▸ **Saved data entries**
■ ■ ■
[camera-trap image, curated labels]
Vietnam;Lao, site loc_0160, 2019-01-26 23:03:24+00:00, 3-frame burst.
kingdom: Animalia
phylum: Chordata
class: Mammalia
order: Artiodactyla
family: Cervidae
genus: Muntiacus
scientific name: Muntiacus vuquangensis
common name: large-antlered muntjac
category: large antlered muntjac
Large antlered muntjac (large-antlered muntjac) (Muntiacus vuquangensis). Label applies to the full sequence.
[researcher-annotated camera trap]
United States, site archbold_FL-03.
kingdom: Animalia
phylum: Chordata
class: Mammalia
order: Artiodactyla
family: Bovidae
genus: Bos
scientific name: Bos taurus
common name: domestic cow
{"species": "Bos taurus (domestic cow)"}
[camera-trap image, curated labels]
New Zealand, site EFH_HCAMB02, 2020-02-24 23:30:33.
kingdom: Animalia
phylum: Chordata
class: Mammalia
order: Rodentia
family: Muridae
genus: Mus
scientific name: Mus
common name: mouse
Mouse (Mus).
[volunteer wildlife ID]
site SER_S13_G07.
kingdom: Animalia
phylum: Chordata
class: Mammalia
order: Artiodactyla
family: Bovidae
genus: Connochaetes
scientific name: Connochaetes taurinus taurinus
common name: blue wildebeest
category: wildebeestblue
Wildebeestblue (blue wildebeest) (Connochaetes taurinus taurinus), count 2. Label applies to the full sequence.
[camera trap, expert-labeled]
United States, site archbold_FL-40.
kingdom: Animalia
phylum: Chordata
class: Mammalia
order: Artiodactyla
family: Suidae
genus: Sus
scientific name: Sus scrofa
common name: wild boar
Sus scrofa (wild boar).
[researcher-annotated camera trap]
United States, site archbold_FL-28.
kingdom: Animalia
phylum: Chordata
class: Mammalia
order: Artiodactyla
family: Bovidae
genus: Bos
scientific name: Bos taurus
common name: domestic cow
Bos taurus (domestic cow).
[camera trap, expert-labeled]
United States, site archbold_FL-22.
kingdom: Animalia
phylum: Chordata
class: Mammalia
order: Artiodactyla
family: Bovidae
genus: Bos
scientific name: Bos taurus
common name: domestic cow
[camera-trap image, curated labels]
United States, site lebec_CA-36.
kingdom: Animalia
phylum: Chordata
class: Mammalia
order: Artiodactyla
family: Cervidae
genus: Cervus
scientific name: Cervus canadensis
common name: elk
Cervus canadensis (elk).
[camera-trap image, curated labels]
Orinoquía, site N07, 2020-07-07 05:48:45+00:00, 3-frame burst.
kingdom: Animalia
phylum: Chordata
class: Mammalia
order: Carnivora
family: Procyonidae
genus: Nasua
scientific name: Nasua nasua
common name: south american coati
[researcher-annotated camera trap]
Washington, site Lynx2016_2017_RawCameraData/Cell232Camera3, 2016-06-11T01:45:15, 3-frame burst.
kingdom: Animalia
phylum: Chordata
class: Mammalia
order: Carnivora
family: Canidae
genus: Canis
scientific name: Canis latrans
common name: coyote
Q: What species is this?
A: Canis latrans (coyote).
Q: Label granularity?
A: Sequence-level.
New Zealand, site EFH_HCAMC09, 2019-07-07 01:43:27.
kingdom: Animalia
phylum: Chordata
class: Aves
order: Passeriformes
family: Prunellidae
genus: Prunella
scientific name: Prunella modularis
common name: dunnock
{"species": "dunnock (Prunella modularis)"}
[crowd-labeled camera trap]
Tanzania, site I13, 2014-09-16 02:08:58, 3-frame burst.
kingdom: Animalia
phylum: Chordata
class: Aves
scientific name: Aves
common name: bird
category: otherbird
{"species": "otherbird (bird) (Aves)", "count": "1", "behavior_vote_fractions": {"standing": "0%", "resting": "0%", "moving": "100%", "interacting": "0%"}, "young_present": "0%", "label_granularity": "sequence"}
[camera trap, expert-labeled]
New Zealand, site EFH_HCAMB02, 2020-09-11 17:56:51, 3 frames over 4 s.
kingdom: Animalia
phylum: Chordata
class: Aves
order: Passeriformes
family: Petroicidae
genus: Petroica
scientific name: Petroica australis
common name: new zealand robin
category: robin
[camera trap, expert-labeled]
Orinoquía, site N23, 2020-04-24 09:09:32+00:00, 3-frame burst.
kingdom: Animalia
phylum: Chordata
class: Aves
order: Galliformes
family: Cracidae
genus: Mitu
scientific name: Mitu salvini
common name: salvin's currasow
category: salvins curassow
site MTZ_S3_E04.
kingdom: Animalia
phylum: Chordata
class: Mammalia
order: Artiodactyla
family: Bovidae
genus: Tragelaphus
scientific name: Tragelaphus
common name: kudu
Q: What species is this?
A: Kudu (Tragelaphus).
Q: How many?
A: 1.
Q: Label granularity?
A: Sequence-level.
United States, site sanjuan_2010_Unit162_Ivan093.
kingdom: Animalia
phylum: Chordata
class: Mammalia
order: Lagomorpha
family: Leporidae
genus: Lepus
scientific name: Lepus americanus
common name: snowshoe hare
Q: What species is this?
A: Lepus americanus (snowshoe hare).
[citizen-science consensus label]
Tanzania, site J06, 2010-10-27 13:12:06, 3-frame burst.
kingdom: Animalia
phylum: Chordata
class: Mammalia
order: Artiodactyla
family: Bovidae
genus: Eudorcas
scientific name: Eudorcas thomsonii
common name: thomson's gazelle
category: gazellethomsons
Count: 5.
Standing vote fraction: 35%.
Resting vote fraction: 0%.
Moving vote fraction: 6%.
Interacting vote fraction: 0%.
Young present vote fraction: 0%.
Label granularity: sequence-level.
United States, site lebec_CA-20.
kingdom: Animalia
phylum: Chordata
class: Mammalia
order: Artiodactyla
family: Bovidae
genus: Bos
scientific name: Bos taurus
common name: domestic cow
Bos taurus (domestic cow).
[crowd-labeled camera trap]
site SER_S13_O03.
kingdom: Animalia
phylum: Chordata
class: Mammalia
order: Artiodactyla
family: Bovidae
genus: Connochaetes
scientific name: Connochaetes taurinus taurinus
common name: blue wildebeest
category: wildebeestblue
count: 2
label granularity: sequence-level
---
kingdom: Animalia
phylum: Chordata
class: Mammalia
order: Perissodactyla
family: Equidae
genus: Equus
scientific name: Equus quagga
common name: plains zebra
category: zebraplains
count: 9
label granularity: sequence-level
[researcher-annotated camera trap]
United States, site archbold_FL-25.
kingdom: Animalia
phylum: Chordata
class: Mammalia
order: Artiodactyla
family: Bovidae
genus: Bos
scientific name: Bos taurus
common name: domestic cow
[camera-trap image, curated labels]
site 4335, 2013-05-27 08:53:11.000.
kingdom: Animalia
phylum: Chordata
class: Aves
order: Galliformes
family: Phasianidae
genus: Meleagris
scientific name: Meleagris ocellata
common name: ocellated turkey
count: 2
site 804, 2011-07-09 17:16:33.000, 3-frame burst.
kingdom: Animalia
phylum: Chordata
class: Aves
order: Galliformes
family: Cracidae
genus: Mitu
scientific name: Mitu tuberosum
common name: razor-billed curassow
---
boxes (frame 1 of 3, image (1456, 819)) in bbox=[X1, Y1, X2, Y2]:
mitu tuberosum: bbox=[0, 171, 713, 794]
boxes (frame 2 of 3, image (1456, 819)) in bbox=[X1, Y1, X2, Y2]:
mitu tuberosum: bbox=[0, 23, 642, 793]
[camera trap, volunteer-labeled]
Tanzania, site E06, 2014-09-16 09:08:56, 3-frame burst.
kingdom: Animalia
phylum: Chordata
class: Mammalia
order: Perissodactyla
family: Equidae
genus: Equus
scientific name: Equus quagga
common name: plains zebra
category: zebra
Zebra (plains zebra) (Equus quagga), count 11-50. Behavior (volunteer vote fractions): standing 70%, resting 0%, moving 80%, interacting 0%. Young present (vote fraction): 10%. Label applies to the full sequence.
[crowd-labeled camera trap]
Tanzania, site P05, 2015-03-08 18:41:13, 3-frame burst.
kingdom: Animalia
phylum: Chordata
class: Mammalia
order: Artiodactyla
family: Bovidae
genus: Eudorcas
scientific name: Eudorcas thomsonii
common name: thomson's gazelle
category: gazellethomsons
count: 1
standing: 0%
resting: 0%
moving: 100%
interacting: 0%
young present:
■ ■ ■
▸ **Problem details**
Extract every line above that contains the word "Orinoquía".

▸ **Your response**
Orinoquía, site N07, 2020-07-07 05:48:45+00:00, 3-frame burst.
Orinoquía, site N23, 2020-04-24 09:09:32+00:00, 3-frame burst.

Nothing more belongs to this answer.